La petite Arya devenue grande, qui sauve la mise en tuant le Roi de la nuit, pourrait bien être le bras armé des antisystèmes. Partie toute seule sur les routes déguisée en garçon, elle se découvre un talent d'assassin lors de sa formation chez les Sans-Visage, avant de revenir parmi les siens, métamorphosée comme jamais. Et puis, dès lors qu'on se travestit derrière un masque, tel un Black Bloc de Braavos, c'est bien qu'on a quitté les rives du système depuis un bail.

Les nihilistes

Génie du mal parti de rien, calculateur froid, murmurant à l'oreille des puissants pour mieux les contrôler, Littlefinger est probablement le personnage avec le moins de convictions morales de la série – à l'exclusion peut-être d'Hodor, qui ne sait pas trop ce qu'il fait là. Usant de tous ses charmes, il n'agit que dans son propre intérêt (s'asseoir un jour sur le trône) et manipule à tour de bras pour parvenir à ses fins. Il ne croit en rien si ce n'est sa bonne étoile et la mauvaise des autres.

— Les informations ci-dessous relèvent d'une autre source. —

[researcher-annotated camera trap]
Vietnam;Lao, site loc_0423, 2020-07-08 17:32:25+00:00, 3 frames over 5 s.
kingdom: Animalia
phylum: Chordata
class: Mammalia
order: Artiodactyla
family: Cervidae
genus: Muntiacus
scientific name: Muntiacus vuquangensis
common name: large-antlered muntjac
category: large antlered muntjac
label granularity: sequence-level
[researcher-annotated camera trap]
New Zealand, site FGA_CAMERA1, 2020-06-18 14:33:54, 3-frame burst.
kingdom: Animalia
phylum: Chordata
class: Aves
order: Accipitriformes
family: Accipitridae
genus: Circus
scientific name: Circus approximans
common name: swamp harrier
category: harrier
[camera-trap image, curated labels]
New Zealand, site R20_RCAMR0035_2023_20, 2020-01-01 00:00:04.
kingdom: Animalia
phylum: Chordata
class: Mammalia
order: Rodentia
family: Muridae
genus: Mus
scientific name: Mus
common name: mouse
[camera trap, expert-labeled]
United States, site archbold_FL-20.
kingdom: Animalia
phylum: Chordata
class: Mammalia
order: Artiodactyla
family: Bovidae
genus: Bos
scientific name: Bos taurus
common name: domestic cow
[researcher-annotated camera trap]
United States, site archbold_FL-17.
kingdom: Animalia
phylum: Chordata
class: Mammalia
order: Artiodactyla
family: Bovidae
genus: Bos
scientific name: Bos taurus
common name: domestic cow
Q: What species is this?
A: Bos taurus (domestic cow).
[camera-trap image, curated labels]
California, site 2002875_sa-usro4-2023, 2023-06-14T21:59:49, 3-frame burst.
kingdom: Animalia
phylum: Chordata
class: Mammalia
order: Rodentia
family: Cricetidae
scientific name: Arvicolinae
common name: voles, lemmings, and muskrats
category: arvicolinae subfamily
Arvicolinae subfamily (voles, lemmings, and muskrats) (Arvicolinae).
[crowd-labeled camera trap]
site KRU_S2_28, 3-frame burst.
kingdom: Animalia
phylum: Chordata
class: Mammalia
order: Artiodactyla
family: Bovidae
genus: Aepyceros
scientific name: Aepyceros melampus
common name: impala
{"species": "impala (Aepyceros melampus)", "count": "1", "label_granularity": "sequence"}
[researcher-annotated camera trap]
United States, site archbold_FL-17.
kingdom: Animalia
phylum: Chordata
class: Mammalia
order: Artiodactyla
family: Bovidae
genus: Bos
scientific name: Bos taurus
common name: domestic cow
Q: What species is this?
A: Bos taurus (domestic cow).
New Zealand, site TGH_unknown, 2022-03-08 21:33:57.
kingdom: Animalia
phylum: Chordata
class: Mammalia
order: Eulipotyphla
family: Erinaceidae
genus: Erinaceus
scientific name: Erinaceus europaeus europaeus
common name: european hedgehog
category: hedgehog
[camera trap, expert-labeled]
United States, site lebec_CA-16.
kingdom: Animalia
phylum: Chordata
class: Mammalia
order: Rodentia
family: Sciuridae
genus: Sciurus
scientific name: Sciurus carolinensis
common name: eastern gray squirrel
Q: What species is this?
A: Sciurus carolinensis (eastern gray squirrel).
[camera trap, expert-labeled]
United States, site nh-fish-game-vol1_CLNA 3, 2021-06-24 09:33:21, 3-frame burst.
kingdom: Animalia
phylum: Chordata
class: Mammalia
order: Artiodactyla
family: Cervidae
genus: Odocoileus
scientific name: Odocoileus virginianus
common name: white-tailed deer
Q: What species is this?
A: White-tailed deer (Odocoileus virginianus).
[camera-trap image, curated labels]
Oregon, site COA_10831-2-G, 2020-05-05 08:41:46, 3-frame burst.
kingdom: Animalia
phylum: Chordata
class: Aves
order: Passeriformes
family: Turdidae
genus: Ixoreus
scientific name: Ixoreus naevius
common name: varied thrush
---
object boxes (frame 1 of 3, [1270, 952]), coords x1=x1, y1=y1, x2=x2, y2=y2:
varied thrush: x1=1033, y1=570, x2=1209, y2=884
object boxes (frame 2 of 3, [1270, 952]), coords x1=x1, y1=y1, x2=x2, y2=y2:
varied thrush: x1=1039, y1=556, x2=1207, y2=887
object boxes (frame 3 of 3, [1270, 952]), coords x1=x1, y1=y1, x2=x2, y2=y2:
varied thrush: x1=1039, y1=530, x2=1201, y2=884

Dans un genre moins maléfique, Tyrion Lannister est également empreint de nihilisme. Ivrogne habitué des bordels, le joyeux nain de la famille Lannister «n'en a rien à faire, de tout et de tout le monde, ne croit plus en grand chose et encore moins aux dieux, et préfère boire à la fin du monde», selon William Blanc. En tout cas au début, avant de se découvrir un grand talent pour la politique et l'art de la guerre. Le nihiliste d'alors finit par croire en quelque chose ou plutôt quelqu'un : Daenerys (et ses dragons).

LES FONDAMENTALISTES

A l'inverse, les fondamentalistes croient un peu trop. En leurs dieux, en leur foi, en leur maître, peu importe, ils y croient dur comme acier Valyrien. Il y a d'abord Mélisandre, qui n'hésite pas à faire appel au «seul et unique dieu»pour enflammer des épées ou ressusciter Jon Snow. Elle parle souvent par énigmes et ne cligne jamais des yeux.

Plus terre-à-terre, vivant parmi les miséreux de Port-Réal, la secte des Moineaux, qui veut assainir la société à grand renfort de purges, fait également parti des intégristes de la série. «Les Moineaux, c’est la tentation du fanatisme religieux. Cela fait écho à Daesh, avec la chasse aux homosexuels ou aux femmes libertines», relève Ava Cahen.

Côté fondamentalistes, on peut aussi citer Bran Stark, devenu Corneille à trois yeux et donc plus ou moins omniscient, ce qui n'est quand même pas rien quand on parle de divin.

Les écologistes radicaux

Tous les Marcheurs blancs sans exception. Ils sont là pour nous rappeler, à grands coups de glaives de glace et d'armée de morts-vivants, qu'on ne joue pas impunément avec le climat.